• **Assignment**: Nothing in the records should change; write them all out exactly.

• **Exercise inputs**:
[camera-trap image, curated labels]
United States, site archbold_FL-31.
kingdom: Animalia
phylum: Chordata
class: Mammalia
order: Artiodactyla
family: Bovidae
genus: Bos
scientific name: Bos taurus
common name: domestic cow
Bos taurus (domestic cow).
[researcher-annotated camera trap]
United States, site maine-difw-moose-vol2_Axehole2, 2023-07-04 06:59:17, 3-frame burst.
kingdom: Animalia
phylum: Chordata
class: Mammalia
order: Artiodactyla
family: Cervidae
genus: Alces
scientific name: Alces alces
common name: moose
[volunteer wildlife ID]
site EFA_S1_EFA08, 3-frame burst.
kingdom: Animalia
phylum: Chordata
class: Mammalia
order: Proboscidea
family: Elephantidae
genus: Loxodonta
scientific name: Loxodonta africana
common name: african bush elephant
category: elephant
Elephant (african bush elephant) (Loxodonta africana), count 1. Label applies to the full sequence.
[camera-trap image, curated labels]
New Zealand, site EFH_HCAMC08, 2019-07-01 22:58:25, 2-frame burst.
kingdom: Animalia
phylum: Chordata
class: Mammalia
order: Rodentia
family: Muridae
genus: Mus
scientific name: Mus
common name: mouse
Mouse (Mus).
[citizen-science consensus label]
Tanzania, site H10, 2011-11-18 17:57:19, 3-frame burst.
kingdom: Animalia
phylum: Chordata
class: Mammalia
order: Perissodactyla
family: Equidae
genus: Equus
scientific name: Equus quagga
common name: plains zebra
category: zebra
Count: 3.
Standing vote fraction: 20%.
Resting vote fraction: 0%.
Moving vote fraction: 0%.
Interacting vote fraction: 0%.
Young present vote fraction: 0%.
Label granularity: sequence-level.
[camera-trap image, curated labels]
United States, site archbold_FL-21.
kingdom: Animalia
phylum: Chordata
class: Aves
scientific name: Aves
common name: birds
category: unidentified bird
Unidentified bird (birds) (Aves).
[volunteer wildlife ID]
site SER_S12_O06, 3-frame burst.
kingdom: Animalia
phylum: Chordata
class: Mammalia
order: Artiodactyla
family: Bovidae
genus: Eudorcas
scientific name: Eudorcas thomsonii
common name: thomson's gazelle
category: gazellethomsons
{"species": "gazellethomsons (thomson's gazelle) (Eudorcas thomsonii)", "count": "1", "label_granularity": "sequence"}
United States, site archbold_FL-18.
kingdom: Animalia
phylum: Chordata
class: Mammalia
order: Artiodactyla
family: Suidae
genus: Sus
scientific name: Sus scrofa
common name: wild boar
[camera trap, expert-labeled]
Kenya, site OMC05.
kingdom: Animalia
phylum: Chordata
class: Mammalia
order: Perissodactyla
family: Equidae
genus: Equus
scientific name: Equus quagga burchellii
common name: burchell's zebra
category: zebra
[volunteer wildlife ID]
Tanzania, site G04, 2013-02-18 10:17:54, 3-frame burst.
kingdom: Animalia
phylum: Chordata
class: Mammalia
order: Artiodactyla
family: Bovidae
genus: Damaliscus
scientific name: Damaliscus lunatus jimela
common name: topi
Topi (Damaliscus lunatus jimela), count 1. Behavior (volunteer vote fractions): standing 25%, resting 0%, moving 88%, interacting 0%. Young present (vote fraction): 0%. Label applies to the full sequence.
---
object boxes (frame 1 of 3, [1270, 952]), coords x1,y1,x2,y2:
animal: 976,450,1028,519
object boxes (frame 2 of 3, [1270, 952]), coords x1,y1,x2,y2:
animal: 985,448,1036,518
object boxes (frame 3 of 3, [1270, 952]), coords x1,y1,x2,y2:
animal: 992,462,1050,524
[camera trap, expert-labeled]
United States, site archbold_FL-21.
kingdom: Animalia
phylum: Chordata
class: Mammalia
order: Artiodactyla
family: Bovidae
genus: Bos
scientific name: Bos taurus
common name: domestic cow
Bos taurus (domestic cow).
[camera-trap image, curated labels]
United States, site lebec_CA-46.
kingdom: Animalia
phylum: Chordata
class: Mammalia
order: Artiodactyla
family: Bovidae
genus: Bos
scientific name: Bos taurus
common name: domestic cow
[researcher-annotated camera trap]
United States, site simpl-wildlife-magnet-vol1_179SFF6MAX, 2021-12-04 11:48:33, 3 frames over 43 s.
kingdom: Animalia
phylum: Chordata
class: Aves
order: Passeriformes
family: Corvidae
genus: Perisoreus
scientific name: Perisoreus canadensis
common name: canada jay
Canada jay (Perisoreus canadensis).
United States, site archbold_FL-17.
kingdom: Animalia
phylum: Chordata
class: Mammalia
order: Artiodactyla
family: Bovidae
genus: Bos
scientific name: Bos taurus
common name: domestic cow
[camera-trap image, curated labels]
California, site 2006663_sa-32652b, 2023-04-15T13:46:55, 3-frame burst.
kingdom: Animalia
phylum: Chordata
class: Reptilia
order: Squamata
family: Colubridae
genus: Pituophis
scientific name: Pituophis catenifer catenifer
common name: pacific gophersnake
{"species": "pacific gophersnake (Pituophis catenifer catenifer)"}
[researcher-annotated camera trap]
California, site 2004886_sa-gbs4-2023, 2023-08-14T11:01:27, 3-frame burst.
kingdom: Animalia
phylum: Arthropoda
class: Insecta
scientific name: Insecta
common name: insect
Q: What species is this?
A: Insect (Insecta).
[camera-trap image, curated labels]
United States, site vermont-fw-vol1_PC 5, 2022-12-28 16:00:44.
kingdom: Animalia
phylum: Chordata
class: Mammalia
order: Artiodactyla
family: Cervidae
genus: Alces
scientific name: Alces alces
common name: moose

• **The answer**:
[camera-trap image, curated labels]
United States, site archbold_FL-31.
kingdom: Animalia
phylum: Chordata
class: Mammalia
order: Artiodactyla
family: Bovidae
genus: Bos
scientific name: Bos taurus
common name: domestic cow
Bos taurus (domestic cow).
[researcher-annotated camera trap]
United States, site maine-difw-moose-vol2_Axehole2, 2023-07-04 06:59:17, 3-frame burst.
kingdom: Animalia
phylum: Chordata
class: Mammalia
order: Artiodactyla
family: Cervidae
genus: Alces
scientific name: Alces alces
common name: moose
[volunteer wildlife ID]
site EFA_S1_EFA08, 3-frame burst.
kingdom: Animalia
phylum: Chordata
class: Mammalia
order: Proboscidea
family: Elephantidae
genus: Loxodonta
scientific name: Loxodonta africana
common name: african bush elephant
category: elephant
Elephant (african bush elephant) (Loxodonta africana), count 1. Label applies to the full sequence.
[camera-trap image, curated labels]
New Zealand, site EFH_HCAMC08, 2019-07-01 22:58:25, 2-frame burst.
kingdom: Animalia
phylum: Chordata
class: Mammalia
order: Rodentia
family: Muridae
genus: Mus
scientific name: Mus
common name: mouse
Mouse (Mus).
[citizen-science consensus label]
Tanzania, site H10, 2011-11-18 17:57:19, 3-frame burst.
kingdom: Animalia
phylum: Chordata
class: Mammalia
order: Perissodactyla
family: Equidae
genus: Equus
scientific name: Equus quagga
common name: plains zebra
category: zebra
Count: 3.
Standing vote fraction: 20%.
Resting vote fraction: 0%.
Moving vote fraction: 0%.
Interacting vote fraction: 0%.
Young present vote fraction: 0%.
Label granularity: sequence-level.
[camera-trap image, curated labels]
United States, site archbold_FL-21.
kingdom: Animalia
phylum: Chordata
class: Aves
scientific name: Aves
common name: birds
category: unidentified bird
Unidentified bird (birds) (Aves).
[volunteer wildlife ID]
site SER_S12_O06, 3-frame burst.
kingdom: Animalia
phylum: Chordata
class: Mammalia
order: Artiodactyla
family: Bovidae
genus: Eudorcas
scientific name: Eudorcas thomsonii
common name: thomson's gazelle
category: gazellethomsons
{"species": "gazellethomsons (thomson's gazelle) (Eudorcas thomsonii)", "count": "1", "label_granularity": "sequence"}
United States, site archbold_FL-18.
kingdom: Animalia
phylum: Chordata
class: Mammalia
order: Artiodactyla
family: Suidae
genus: Sus
scientific name: Sus scrofa
common name: wild boar
[camera trap, expert-labeled]
Kenya, site OMC05.
kingdom: Animalia
phylum: Chordata
class: Mammalia
order: Perissodactyla
family: Equidae
genus: Equus
scientific name: Equus quagga burchellii
common name: burchell's zebra
category: zebra
[volunteer wildlife ID]
Tanzania, site G04, 2013-02-18 10:17:54, 3-frame burst.
kingdom: Animalia
phylum: Chordata
class: Mammalia
order: Artiodactyla
family: Bovidae
genus: Damaliscus
scientific name: Damaliscus lunatus jimela
common name: topi
Topi (Damaliscus lunatus jimela), count 1. Behavior (volunteer vote fractions): standing 25%, resting 0%, moving 88%, interacting 0%. Young present (vote fraction): 0%. Label applies to the full sequence.
---
object boxes (frame 1 of 3, [1270, 952]), coords x1,y1,x2,y2:
animal: 976,450,1028,519
object boxes (frame 2 of 3, [1270, 952]), coords x1,y1,x2,y2:
animal: 985,448,1036,518
object boxes (frame 3 of 3, [1270, 952]), coords x1,y1,x2,y2:
animal: 992,462,1050,524
[camera trap, expert-labeled]
United States, site archbold_FL-21.
kingdom: Animalia
phylum: Chordata
class: Mammalia
order: Artiodactyla
family: Bovidae
genus: Bos
scientific name: Bos taurus
common name: domestic cow
Bos taurus (domestic cow).
[camera-trap image, curated labels]
United States, site lebec_CA-46.
kingdom: Animalia
phylum: Chordata
class: Mammalia
order: Artiodactyla
family: Bovidae
genus: Bos
scientific name: Bos taurus
common name: domestic cow
[researcher-annotated camera trap]
United States, site simpl-wildlife-magnet-vol1_179SFF6MAX, 2021-12-04 11:48:33, 3 frames over 43 s.
kingdom: Animalia
phylum: Chordata
class: Aves
order: Passeriformes
family: Corvidae
genus: Perisoreus
scientific name: Perisoreus canadensis
common name: canada jay
Canada jay (Perisoreus canadensis).
United States, site archbold_FL-17.
kingdom: Animalia
phylum: Chordata
class: Mammalia
order: Artiodactyla
family: Bovidae
genus: Bos
scientific name: Bos taurus
common name: domestic cow
[camera-trap image, curated labels]
California, site 2006663_sa-32652b, 2023-04-15T13:46:55, 3-frame burst.
kingdom: Animalia
phylum: Chordata
class: Reptilia
order: Squamata
family: Colubridae
genus: Pituophis
scientific name: Pituophis catenifer catenifer
common name: pacific gophersnake
{"species": "pacific gophersnake (Pituophis catenifer catenifer)"}
[researcher-annotated camera trap]
California, site 2004886_sa-gbs4-2023, 2023-08-14T11:01:27, 3-frame burst.
kingdom: Animalia
phylum: Arthropoda
class: Insecta
scientific name: Insecta
common name: insect
Q: What species is this?
A: Insect (Insecta).
[camera-trap image, curated labels]
United States, site vermont-fw-vol1_PC 5, 2022-12-28 16:00:44.
kingdom: Animalia
phylum: Chordata
class: Mammalia
order: Artiodactyla
family: Cervidae
genus: Alces
scientific name: Alces alces
common name: moose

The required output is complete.